WHAT TO WORK ON: Rewrite the data from the line that has "When you look" through the line that has "(309,397), (399,24), (323,148)", changing "image" to "photo" and keeping everything else the same. Leave the pictures out of your answer.

Scene question data

□ □ □ □ □ □ □

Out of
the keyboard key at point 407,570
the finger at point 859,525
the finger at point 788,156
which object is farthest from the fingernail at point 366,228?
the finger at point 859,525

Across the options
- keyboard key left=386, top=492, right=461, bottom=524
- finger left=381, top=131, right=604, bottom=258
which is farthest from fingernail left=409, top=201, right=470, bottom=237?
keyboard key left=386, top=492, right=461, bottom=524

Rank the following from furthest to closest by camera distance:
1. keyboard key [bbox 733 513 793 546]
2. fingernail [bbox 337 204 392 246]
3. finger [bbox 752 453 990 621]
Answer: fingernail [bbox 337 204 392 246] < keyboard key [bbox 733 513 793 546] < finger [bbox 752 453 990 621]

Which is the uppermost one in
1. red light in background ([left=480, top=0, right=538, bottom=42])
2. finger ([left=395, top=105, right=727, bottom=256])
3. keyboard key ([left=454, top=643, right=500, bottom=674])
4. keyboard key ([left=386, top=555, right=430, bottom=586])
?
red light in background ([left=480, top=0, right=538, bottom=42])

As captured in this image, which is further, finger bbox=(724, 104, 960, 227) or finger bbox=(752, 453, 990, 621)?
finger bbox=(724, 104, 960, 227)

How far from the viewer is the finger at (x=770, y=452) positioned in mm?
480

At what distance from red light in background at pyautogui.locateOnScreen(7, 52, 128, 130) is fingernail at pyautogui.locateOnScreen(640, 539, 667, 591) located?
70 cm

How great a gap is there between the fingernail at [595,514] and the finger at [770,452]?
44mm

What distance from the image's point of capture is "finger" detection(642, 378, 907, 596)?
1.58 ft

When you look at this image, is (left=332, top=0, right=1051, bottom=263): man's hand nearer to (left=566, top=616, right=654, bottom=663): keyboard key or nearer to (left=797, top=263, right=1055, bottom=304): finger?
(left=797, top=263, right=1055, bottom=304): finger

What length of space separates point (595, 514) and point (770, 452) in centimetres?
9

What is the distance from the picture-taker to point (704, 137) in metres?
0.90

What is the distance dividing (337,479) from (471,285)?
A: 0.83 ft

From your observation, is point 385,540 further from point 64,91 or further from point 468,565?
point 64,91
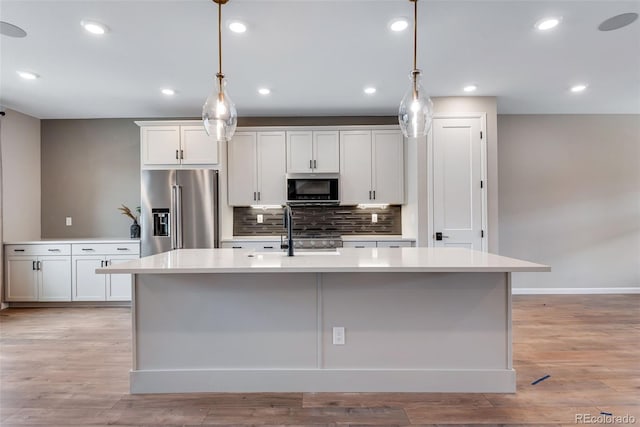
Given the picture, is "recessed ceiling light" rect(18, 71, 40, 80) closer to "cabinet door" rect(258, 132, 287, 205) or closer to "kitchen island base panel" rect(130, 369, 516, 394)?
"cabinet door" rect(258, 132, 287, 205)

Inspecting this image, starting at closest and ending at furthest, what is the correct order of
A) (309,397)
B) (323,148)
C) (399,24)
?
(309,397), (399,24), (323,148)

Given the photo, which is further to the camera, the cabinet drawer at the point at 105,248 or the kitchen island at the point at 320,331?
the cabinet drawer at the point at 105,248

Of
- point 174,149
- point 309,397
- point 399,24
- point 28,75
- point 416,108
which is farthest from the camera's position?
point 174,149

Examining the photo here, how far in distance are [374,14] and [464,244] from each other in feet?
8.94

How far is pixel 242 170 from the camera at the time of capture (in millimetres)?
4453

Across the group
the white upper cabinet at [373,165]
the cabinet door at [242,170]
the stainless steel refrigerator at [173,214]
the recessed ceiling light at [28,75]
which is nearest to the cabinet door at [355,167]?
the white upper cabinet at [373,165]

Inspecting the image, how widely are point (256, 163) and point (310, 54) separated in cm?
185

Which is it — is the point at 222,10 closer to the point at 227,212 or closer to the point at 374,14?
the point at 374,14

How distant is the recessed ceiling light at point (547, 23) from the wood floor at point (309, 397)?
8.21ft

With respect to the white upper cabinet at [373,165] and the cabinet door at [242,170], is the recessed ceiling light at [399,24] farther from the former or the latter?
the cabinet door at [242,170]

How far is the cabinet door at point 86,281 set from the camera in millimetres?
4184

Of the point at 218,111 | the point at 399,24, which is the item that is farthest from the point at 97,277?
the point at 399,24

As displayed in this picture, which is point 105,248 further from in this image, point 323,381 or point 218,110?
point 323,381

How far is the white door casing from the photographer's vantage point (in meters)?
3.99
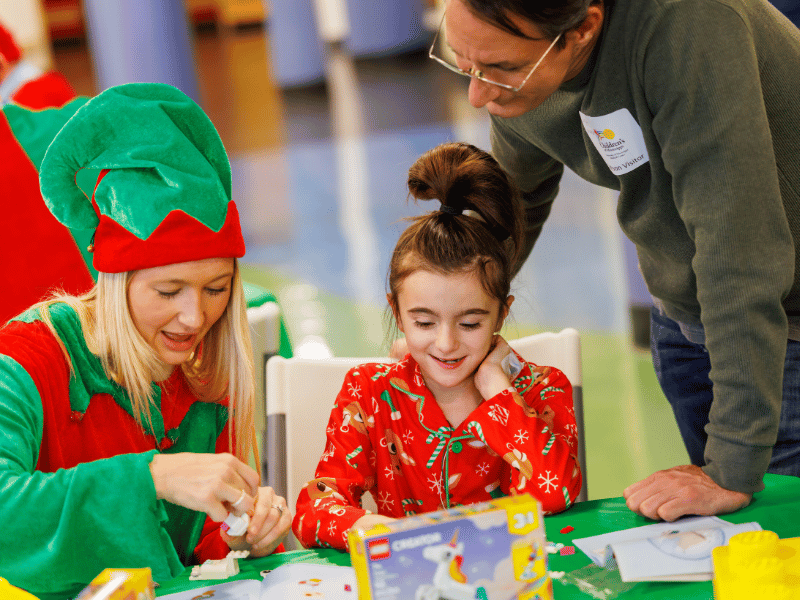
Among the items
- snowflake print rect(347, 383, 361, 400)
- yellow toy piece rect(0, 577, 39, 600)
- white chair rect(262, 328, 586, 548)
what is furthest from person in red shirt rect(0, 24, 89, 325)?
yellow toy piece rect(0, 577, 39, 600)

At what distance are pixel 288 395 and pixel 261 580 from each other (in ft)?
1.81

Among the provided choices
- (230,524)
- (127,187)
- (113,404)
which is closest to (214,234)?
(127,187)

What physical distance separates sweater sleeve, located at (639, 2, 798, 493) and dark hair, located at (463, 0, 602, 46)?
0.38 ft

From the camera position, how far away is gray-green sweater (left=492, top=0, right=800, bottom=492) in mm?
1187

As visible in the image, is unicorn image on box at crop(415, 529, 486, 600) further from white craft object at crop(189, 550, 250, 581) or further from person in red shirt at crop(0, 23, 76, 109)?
person in red shirt at crop(0, 23, 76, 109)

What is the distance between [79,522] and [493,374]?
2.39ft

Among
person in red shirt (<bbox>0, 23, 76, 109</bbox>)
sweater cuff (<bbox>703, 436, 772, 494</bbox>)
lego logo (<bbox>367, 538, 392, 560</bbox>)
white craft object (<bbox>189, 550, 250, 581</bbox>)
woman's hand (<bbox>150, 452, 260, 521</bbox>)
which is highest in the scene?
person in red shirt (<bbox>0, 23, 76, 109</bbox>)

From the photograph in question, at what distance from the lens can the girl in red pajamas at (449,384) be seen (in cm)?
148

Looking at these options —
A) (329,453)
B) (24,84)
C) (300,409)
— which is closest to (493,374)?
(329,453)

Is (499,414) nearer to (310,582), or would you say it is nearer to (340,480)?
(340,480)

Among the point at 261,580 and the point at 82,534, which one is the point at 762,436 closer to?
the point at 261,580

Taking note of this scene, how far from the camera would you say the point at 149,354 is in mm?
1433

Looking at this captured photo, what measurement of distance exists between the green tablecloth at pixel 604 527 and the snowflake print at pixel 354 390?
1.09 feet

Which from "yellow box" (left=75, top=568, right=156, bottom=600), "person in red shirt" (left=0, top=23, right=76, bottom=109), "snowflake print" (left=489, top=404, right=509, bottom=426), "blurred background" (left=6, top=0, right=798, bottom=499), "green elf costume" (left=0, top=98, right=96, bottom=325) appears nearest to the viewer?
"yellow box" (left=75, top=568, right=156, bottom=600)
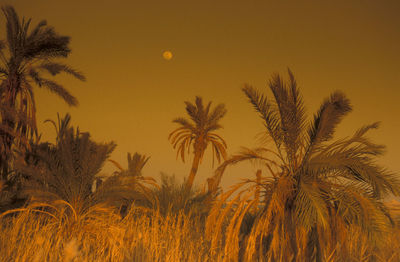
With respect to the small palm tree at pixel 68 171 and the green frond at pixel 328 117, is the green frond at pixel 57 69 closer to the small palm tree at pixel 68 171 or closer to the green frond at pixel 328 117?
the small palm tree at pixel 68 171

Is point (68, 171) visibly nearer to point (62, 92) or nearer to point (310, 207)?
point (62, 92)

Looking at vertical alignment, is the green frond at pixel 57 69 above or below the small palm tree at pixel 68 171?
above

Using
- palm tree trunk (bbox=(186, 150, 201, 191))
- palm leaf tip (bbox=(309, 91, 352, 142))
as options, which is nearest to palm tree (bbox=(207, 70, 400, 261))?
palm leaf tip (bbox=(309, 91, 352, 142))

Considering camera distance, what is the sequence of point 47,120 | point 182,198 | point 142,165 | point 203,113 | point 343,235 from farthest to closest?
point 203,113, point 142,165, point 182,198, point 47,120, point 343,235

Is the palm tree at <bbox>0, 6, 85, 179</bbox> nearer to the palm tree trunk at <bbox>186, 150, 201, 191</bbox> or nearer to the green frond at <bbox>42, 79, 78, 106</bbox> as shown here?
the green frond at <bbox>42, 79, 78, 106</bbox>

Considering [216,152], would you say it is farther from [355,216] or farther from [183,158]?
[355,216]

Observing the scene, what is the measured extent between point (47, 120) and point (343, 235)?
403 inches

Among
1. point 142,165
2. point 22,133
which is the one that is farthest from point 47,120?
point 142,165

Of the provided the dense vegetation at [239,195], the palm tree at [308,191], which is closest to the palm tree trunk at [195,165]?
the dense vegetation at [239,195]

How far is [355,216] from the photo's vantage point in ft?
25.2

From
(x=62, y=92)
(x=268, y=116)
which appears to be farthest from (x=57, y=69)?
(x=268, y=116)

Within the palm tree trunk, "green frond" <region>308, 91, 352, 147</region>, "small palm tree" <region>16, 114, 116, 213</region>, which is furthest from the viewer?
the palm tree trunk

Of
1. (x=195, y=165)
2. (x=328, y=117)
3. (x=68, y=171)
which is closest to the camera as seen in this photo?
(x=328, y=117)

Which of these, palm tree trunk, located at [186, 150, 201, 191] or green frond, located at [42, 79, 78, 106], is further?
palm tree trunk, located at [186, 150, 201, 191]
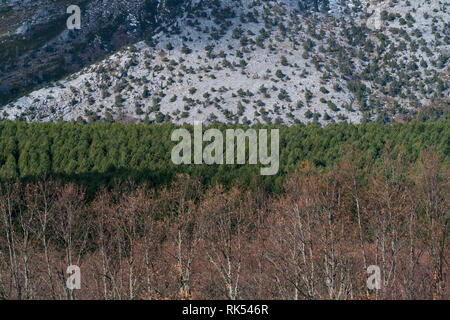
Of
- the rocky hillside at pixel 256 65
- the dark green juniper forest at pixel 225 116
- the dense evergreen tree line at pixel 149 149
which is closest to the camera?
the dark green juniper forest at pixel 225 116

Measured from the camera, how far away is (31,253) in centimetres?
4650

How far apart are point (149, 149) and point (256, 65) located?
86.5 metres

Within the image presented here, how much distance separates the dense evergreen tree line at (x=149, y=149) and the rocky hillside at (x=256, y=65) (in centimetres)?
5057

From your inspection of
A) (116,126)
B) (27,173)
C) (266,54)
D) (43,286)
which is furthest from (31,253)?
(266,54)

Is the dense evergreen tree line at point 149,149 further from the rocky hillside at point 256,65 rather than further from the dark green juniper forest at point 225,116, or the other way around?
the rocky hillside at point 256,65

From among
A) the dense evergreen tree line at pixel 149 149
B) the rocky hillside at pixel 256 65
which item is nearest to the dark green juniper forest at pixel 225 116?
the dense evergreen tree line at pixel 149 149

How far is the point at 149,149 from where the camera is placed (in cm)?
8962

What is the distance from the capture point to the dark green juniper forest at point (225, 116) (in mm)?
54875

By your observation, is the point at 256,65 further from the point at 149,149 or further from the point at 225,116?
the point at 149,149

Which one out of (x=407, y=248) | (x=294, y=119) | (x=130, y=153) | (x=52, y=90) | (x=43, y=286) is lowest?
(x=43, y=286)

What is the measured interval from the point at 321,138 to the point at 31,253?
58.2 metres

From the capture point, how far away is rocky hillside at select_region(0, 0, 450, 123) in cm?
15050

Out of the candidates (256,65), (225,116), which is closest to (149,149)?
(225,116)
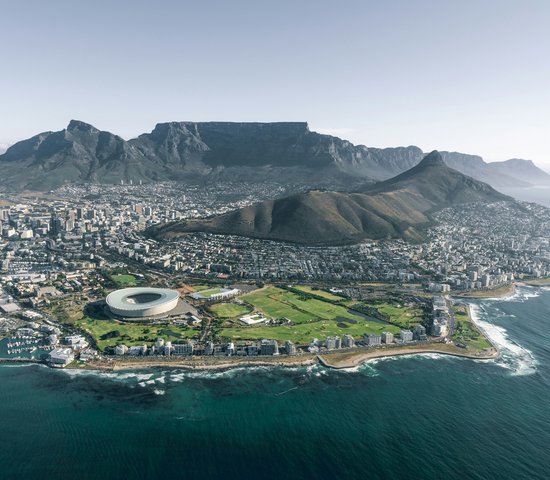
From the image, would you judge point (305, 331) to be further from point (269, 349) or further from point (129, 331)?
point (129, 331)

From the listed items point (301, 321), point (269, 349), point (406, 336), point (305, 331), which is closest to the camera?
point (269, 349)

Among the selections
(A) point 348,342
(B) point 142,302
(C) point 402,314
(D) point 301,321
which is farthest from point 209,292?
(C) point 402,314

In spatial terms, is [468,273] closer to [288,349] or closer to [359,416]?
[288,349]

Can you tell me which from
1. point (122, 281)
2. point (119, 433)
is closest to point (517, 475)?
point (119, 433)

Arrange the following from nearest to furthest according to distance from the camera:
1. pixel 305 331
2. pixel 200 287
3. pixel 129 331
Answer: pixel 129 331, pixel 305 331, pixel 200 287

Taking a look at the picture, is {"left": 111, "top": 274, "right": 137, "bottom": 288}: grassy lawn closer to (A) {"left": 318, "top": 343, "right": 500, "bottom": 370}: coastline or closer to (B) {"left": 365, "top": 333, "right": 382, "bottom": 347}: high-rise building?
(A) {"left": 318, "top": 343, "right": 500, "bottom": 370}: coastline

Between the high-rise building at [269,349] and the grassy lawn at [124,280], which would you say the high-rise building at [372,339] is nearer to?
the high-rise building at [269,349]

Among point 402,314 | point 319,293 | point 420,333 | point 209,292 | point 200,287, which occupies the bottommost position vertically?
point 200,287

□ □ □ □ □ □ □

RESULT:
When you look at this photo, is (left=332, top=0, right=1051, bottom=263): man's hand nearer to (left=566, top=616, right=654, bottom=663): keyboard key or nearer to (left=797, top=263, right=1055, bottom=304): finger?
(left=797, top=263, right=1055, bottom=304): finger

What length of space separates point (595, 514) and point (770, 452) in centimetres?
9

What is the distance from the picture-taker to point (704, 137) in metres?
0.90

What is the distance dividing (337,479) from (471,285)?
A: 0.83 ft

From your observation, is point 385,540 further from point 64,91 or further from point 468,565?
point 64,91
Given the picture, is "recessed ceiling light" rect(18, 71, 40, 80) closer to "cabinet door" rect(258, 132, 287, 205) or closer to "kitchen island base panel" rect(130, 369, 516, 394)?
"cabinet door" rect(258, 132, 287, 205)

Inspecting this photo, starting at closest and ending at furthest, what is the correct order of
A) (309,397)
B) (323,148)
C) (399,24)
?
(309,397), (399,24), (323,148)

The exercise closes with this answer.